++++ Teks Bacaan ++++

Juli 29, 2011

THE DAY OF THE JACKAL


Resensi oleh Noviane Asmara
THE DAY OF THE JACKAL
Penulis : Frederick Forsyth
Penerjemah: Ranina B. Kunto
Penyunting: Adi Toha
Pewajah Isi : Dinar Ramdhani Nugraha
ISBN : 978-979-024-356-9
Tebal : 609 Halaman
Harga : Rp 79.000
Cover : Soft Cover
Penerbit : Serambi
Cetakan: I, Juni 2011


Seseorang yang tak dikenal… seorang pembunuh bayaran!

Bersetting Prancis pada tahun 60-an, novel ini mengisahkan tentang upaya pembunuhan terhadap Presiden Prancis kala itu, Jenderal Charles de Gaulle.
Percobaan pembunuhan ini telah enam kali dilakukan. Dan sebanyak enam kali pulalah kegagalan harus ditelan pahit oleh para petinggi OAS (Organisation L’Armée Sacrète).

Matinya Letnan Kolonel Jean-Marie Basytien-Thiry, pemimpin sebuah geng pembunuh dari OAS yang dihukum tembak mati pada 11 Maret 1963, tidak serta-merta mengakhiri upaya-upaya lebih lanjut untuk mencabut nyawa sang Presiden. Namun, takdir berkata lain. Hal itu justru menjadi permulaan.

Buku yang terbagi ke dalam tiga bagian ini, yakni; Anatomi Sebuah Perencanaan, Anatomi Perburuan Manusia dan Anatomi Pembunuhan, sangat kental dengan intrik politik.
Ketidakpuasaan beberapa golongan terhadap kebijakan Presiden de Gaulle, mendorong mereka melakukan aksi yang tidak hanya menggulingkan pemerintahan de Gaulle, bahkan dengan membunuh langsung Presiden tersebut.

Adalah Marc Rodin seorang komandan di Indo-China yang akhirnya dikirim ke Aljazair. Awalnya menganggap de Gaulle bak Zeus turun ke Gunung Olympus, saat de Gaulle mengunjungi Aljazair. Rodin yakin, kebijakan baru de Gaulle akan segera diberlakukan. Para komunis akan disapu dari jabatan mereka, para pengkhianat akan ditembak mati, serikat dagang akan ditundukkan dan dukungan sepenuh hati terhadap Prancis atas teman-teman dan saudara-saudaranya di Aljazair dan atas pasukannya yang melindungi perbatasan wilayah kekuasaan Prancis itu, akan segera tiba.
Tapi ternyata, de Gaulle mengambil langkah-langkah untuk memulihkan Prancis menurut caranya sendiri. Dan hal ini membuat Rodin hancur dan marah. Karena akhirnya terbukti bahwa konsep Charles de Gaulle tentang kebangkitan Prancis tidaklah mencakup Aljazair.
Yang tersisa pada dirinya tinggallah kebencian.
Kebencian terhadap sistem, terhadap politisi, terhadap cendikiawan, terhadap orang Aljazair, terhadap serikat dagang, terhadap para wartawan dan terhadap orang-orang asing.

++++ Data Mentah ++++

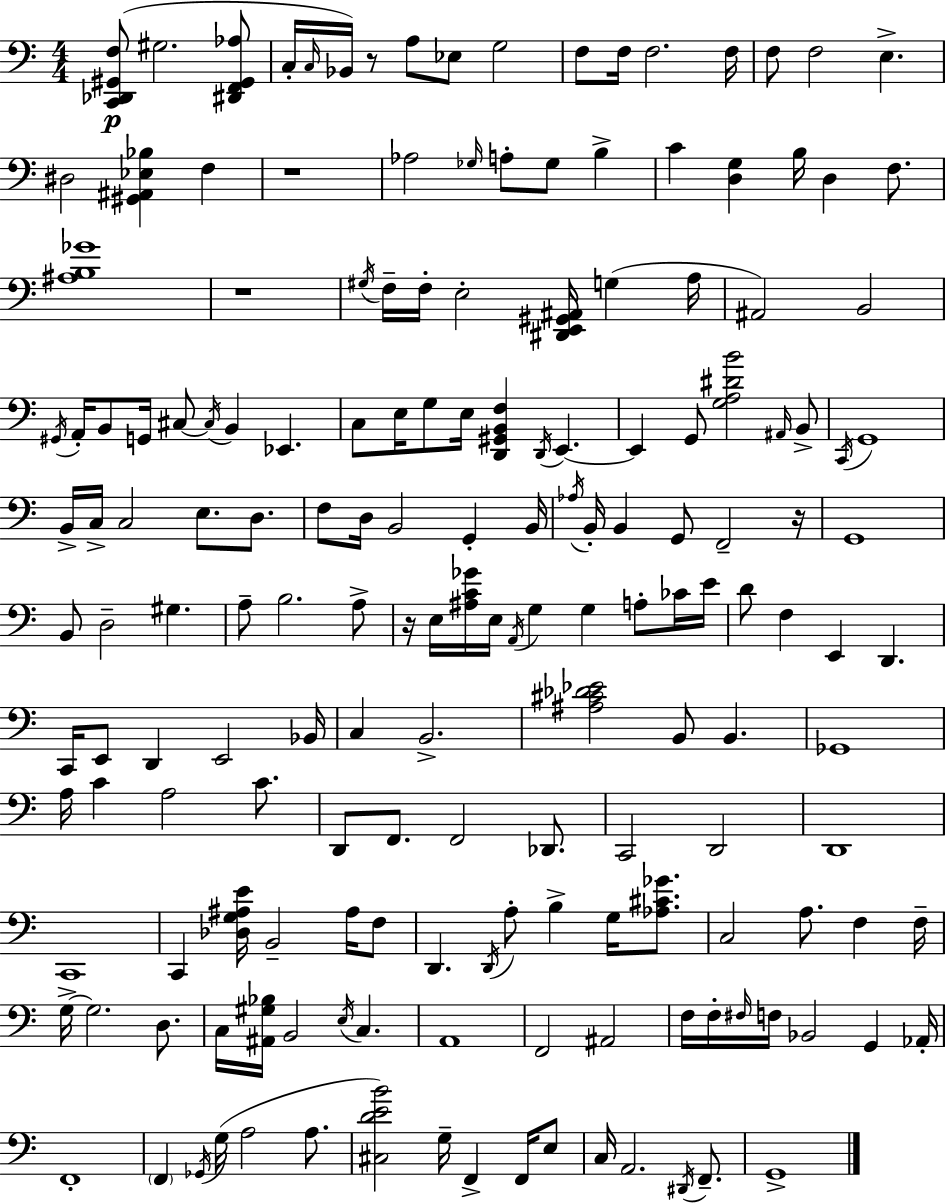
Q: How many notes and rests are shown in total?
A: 173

++++

> Soal dan Tugas
- A) Salin tanpa perubahan bagian resensi novel The Day of the Jackal yang dimulai pada kata-kata "Matinya Letnan Kolonel" dan berhenti setelah kata-kata "langsung Presiden tersebut.".
- B) Teruskan tulisan resensi novel The Day of the Jackal, dimulai tepat sesudah kalimat terakhirnya.

> Jawaban Tiap Tugas
- A)
Matinya Letnan Kolonel Jean-Marie Basytien-Thiry, pemimpin sebuah geng pembunuh dari OAS yang dihukum tembak mati pada 11 Maret 1963, tidak serta-merta mengakhiri upaya-upaya lebih lanjut untuk mencabut nyawa sang Presiden. Namun, takdir berkata lain. Hal itu justru menjadi permulaan.

Buku yang terbagi ke dalam tiga bagian ini, yakni; Anatomi Sebuah Perencanaan, Anatomi Perburuan Manusia dan Anatomi Pembunuhan, sangat kental dengan intrik politik.
Ketidakpuasaan beberapa golongan terhadap kebijakan Presiden de Gaulle, mendorong mereka melakukan aksi yang tidak hanya menggulingkan pemerintahan de Gaulle, bahkan dengan membunuh langsung Presiden tersebut.

- B)
Kemudian Rodin memimpin seluruh batalionnya ke dalam kudeta militer untuk menggulingkan pemerintahan pada bulan April 1961.

Dengan bercermin terhadap enam kegagalan sebelumnya dalam upaya pembunuhan Presiden de Gaulle, akhirnya Marc Rodin yang kini menjabat sebagai kepala operasi OAS, bersama dua teman seperjuangannya, René Montclair, bendahara dan André Casson, kepala jaringan bawah tanah di Metropole, melakukan pertemuan di Pension Kleist sebuah hotel kecil di Brucknerallee Wina, Austria pada pertengahan Juni 1963.
Hasil kesepakatan mereka adalah, membunuh de Gaulle dengan menggunakan orang asing, bukan orang dari kesatuannya atau dari negerinya sendiri.
Orang yang benar-benar asing―yang tidak mempunyai kepentingan politik atau idealisme seperti ketiga orang tersebut.
Orang asing yang bekerja secara profesional dan murni karena uang.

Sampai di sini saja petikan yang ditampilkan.